Universality and APIs
Imagine, for a moment, that Caesar had decided to make an honest woman of Cleopatra and married her. And, because of his deep affection, Caesar adopted Egyptian hieroglyphics and made it the new written language across the Roman empire.
Now fast-forward a thousand years and think about what that would mean for the printing-press. Hieroglyphics are one-to-one representations of words or concepts. Hand-writing them is fairly efficient. Creating a hieroglyphic-printing-press, on the other hand, is much harder than a Latin-based one. The Egyptians had roughly 900 hieroglyphics in regular use, so you'd need at least that many keys. It would also stunt development of the language - if anyone wanted to coin a new term they'd first have to run a marketing campaign to teach everyone what the new symbol meant, and then convince the printers that it was worth their investment to create yet another hieroglyphic-key.

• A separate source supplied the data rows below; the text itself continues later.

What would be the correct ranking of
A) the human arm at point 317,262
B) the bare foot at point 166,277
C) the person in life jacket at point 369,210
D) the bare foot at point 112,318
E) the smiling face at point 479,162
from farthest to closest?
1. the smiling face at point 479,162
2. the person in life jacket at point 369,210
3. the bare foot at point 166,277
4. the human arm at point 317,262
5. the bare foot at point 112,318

Interestingly enough the first moveable-type printing did use a form of hieroglyphics - Mandarin - and was invented in AD 1040 in China. But the technology wasn’t automated until 400 years later when Gutenberg introduced the printing-press in Europe. The small number of alphabetic characters needed for European languages was an important factor in its success.
Latin based languages are extremely versatile. With 26 letters and a few rules I can write a poem to my lover, a recipe for chicken soup, or a scientific paper that revolutionizes physics. Every idea that has ever been pondered can be serialized into English. This is because Latin-based alphabets are capable of representing every word in the language - they're universal systems. Hieroglyphics aren't capable of representing all states so they aren't universal. In other words, the move to Latin-based languages was a jump into universality.

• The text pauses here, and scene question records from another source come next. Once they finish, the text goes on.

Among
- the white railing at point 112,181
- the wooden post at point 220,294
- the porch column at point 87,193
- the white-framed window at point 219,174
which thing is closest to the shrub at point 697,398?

This is not the first time humanity has made this jump. We've stumbled into it a few times, most notably from the Roman numeral system to the Indian numeral system. In Roman numerals, the highest number is one thousand (represented by the symbol ↀ). Calculating anything above that meant appending ↀ's to each other, and then you're back to tallying, an unscalable system for anything beyond basic arithmetic. (This clearly didn't bother the Romans who had little need for large numbers.)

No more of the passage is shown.